A number of cardinalfish will associate with sea anemones, with several common western Pacific species being well known for this. The orangestriped cardinalfish (Apogon cyanosoma) and the Moluccan cardinalfish (A. moluccensis) occasionally associate with the leathery (or sebae) anemone (Heteractis crispa) and the magnificent sea anemone (H. magnifica). The bridle cardinalfish is a resident of the Atlantic Ocean that inhabits the curlycue sea anemone (Bartholomea annulata). In some cases, cardinalfish simply swim near the stinging tentacles. In other cases, they readily contact and shelter within them.

The Banggai cardinalfish was originally reported to shelter among the spines of Diadema sea urchins. In Lembeh Strait, northern Sulawesi, I have regularly seen them swimming near the corkscrew tentacle (Macrodactyla doreensis), giant carpet (Stichodactyla gigantea) and Haddon's carpet (S. haddoni) anemones. It will contact and swim among the tentacles of the leathery sea anemone. With the other three, the cardinals usually swim close but never (or rarely) come in contact with the stinging cells.

Once, I also saw a juvenile Banggai swimming around and between (but not contacting) the tentacles of the deadly Hell's fire anemone (Actinodendron sp.). Anemones are not the only cnidarians these cardinalfish associate with. Juveniles will swim among the tentacles of the anemonelike stony coral Heliofungia actiniformis.

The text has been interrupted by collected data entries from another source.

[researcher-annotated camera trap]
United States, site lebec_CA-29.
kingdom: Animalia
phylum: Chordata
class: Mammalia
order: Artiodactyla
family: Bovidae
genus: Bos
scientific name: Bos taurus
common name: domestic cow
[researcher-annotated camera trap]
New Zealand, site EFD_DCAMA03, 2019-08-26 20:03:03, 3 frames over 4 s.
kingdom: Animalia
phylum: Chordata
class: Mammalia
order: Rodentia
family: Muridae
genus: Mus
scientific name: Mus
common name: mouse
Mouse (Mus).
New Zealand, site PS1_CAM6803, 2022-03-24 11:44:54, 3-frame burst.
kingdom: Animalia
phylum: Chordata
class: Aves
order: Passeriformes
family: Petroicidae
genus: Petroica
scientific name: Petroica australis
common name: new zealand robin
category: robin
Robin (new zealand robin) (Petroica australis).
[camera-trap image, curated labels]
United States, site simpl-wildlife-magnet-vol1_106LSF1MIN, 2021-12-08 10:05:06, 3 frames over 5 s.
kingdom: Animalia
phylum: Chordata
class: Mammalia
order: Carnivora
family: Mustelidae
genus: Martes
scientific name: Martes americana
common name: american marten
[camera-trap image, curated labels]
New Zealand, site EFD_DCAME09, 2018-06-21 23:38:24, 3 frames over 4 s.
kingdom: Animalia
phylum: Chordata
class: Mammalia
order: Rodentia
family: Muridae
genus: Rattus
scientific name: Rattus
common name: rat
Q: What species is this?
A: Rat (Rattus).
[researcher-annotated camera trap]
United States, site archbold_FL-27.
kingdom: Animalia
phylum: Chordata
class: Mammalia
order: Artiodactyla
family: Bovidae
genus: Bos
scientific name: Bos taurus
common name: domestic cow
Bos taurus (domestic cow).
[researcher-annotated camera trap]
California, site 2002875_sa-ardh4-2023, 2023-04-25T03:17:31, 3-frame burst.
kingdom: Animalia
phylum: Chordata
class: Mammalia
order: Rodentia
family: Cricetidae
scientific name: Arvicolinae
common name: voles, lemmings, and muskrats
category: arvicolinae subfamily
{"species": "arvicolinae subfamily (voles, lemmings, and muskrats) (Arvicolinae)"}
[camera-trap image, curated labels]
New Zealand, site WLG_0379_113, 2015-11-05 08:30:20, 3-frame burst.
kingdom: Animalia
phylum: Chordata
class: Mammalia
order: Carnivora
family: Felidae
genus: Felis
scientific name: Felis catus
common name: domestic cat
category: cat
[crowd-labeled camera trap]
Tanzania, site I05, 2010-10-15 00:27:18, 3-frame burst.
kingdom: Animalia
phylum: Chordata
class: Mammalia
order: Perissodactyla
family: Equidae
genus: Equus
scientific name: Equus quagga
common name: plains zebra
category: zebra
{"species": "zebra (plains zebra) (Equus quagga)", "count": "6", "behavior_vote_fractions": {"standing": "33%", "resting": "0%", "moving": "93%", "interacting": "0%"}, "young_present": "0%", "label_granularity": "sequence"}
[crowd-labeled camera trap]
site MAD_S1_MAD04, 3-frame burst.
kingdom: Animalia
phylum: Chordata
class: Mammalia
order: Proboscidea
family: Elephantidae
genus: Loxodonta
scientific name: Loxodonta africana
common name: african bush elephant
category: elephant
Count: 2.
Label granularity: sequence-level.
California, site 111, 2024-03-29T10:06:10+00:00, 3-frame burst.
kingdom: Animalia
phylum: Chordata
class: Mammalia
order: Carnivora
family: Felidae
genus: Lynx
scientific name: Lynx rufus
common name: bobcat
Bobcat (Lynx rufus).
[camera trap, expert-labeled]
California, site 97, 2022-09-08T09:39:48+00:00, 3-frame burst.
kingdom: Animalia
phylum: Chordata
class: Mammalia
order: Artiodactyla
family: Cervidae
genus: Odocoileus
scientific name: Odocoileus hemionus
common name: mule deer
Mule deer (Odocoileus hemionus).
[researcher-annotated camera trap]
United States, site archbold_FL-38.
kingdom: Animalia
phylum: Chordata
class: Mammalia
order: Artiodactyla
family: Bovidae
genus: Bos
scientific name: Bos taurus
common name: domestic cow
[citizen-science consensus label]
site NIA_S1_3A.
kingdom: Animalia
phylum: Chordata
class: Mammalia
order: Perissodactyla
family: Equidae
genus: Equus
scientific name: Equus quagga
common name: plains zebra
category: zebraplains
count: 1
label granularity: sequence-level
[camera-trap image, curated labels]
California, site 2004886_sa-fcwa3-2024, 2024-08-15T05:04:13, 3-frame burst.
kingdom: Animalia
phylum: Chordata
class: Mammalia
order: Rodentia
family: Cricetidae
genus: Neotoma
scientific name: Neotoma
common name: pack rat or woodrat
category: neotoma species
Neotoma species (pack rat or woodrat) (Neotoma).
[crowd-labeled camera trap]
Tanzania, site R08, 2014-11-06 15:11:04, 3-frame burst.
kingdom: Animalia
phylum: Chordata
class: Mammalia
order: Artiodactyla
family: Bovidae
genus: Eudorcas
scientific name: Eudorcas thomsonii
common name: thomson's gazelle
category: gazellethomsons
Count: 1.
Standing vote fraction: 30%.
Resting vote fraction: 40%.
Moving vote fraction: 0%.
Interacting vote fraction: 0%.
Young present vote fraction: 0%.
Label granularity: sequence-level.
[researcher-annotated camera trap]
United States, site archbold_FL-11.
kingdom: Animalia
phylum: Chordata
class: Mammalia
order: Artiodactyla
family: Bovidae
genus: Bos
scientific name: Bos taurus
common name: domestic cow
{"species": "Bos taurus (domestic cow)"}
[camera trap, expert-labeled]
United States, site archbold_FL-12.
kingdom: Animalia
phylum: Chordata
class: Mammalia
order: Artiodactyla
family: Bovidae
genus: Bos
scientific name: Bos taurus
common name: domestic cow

When these cardinalfish first started to appear in Lembeh Strait, a single anemone would typically harbor an adult pair of P. kauderni and occasionally one or two juveniles. As the Banggai population increased, the most desirable anemones (i.e., H. crispa) were overrun with these cardinalfish. The carpet anemones, which seem the less-sought-after host, were still home to solitary pairs of P. kauderni. It's not unusual to see Banggai cardinalfish sharing an anemone with anemonefishes. I have seen them living alongside pairs of Clark's anemonefish (Amphiprion clarkii) and the pink skunk anemonefish (A. perideraion). One patch of three medium-size H. crispa was home to a pair of Banggai cardinals, a breeding pair of Clark's and a pair of pink skunks. In this and other cases, the anemonefish paid little attention to the cardinalfish, even when the anemonefish were guarding eggs.

If you get an individual Banggai or a pair of these apogonids, there is a good chance they will swim among the tentacles of your sea anemone. I have seen them associate with H. crispa on a number of occasions in the aquarium, as well as in the wild.